Özal trickst sich weiter durch

■ Kabinettsumbildung und Kulissengeflüster bestimmen türkische Innenpolitik nach Niederlage der Regierungspartei bei Kommunalwahlen / Bevölkerung hat die Nase voll vom rapiden Verfall der Kaufkraft

Istanbul (taz) - Eine Woche nach dem für die türkische Regierung verheerenden Ergebnis der landesweiten Kommunalwahlen war es wieder soweit: Monoton verlas der Nachrichtensprecher die lange Liste der Preiserhöhungen für die staatlich kontrollierten Grundnahrungsmittel. Der Vorgang ist mittlerweile zum Ritual geworden. Seit Özal im November 1983 in einem durch die Militärs reglementierten Wahlkampf Regierungschef der Türkei wurde, werden die Preise vor den Wahlen künstlich stabilisiert, um unmittelbar danach um so drastischer emporzuschnellen.

Die Bevölkerung hat die Nase voll. Nicht die anhaltenden Menschenrechtsverletzungen im Lande oder die gravierenden Einschränkungen der politischen Freiheiten bewegt das Gros der Wähler, sondern der rapide Verfall der Kaufkraft für 80 Prozent der Bevölkerung. Unterdessen hat sich eine kleine Clique von „Kriegsgewinnlern“ in den letzten neun Jahren maßlos bereichert. Daß der gesamte Özal-Clan zu dieser Clique gehört, haben die Wähler dem Regierungschef diesmal erkennbar übel genommen. „Nie hat es in der Türkei einen Regierungschef gegeben, der sich so unverschämt und offensichtlich selbst bedient“, ist der Tenor in fast allen Gesprächen im Umfeld der Wahlen.

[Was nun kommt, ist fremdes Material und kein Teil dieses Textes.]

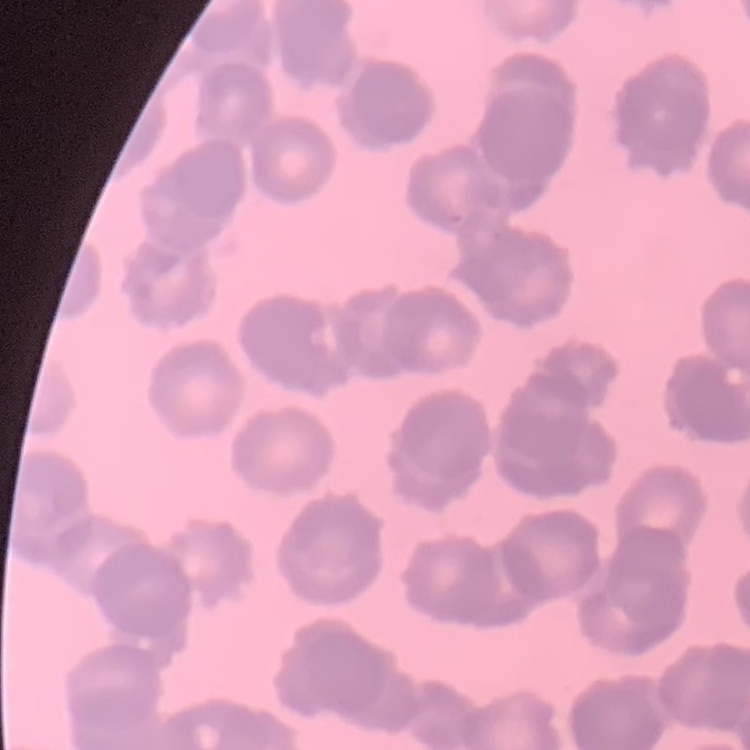 The erythrocytes exhibit rouleaux formation. Thin peripheral smear. Field's or Giemsa stain. One tile cut from a larger photomicrograph.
Assess this cell for malaria.
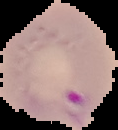
It is parasitized.

image size = 118×130 pixels
image type = segmented cell region on a black background
preparation = thin blood smear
Assess this cell for malaria.
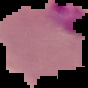

Parasitized.

The area outside the segmented cell region is set to black. From a thin blood smear. Image is 88×88 pixels.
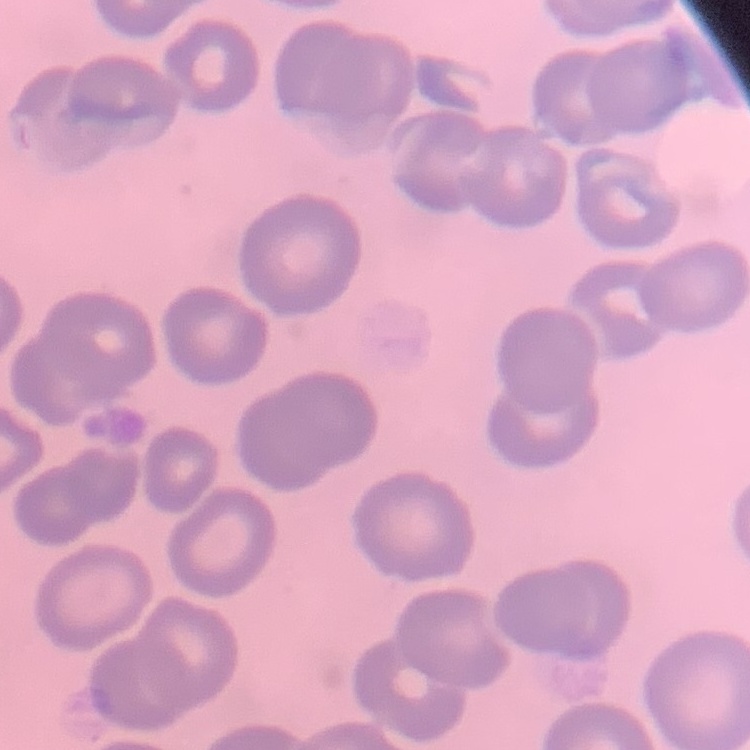
The erythrocytes exhibit no rouleaux formation. Thin blood film. One tile cut from a larger photomicrograph. Stained with either Field's or Giemsa.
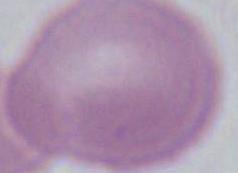
magnification = 1000x
modality = micrograph
identification = red blood cell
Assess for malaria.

Zumindestens vordergründig hat Özal dieser Kritik bei seiner Regierungsumbildung, die mit den Preiserhöhungen verkündet wurde, Rechnung getragen. Bruder, Vettern, Ehegattin und sonstige Verwandte oder enge persönliche Freunde mußten ihre Kabinettssitze räumen. 15 von 22 Ministern wurden ausgewechselt, darunter Erziehungsminister Hasan Celal Güzel, Wortführer der islamischen Fundamentalisten in Özals ANAP.

Die in den 70er Jahren immer unter vier Prozent rangierenden Fundamentalisten haben bei den Kommunalwahlen im März fast zehn Prozent erreicht und stellen in fünf Städten den Bürgermeister. Özals ANAP ist dagegen von über 40 Prozent 1983 auf jetzt 22 Prozent zusammengeschrumpft und damit nur noch drittstärkste Partei des Landes. Stärkste Partei wurde mit 28 Prozent die Sozialdemokratische Volkspartei (SHP), ein Ergebnis, das ihr die Kontrolle über die drei türkischen Millionenstädte Istanbul, Ankara und Izmir einbrachte.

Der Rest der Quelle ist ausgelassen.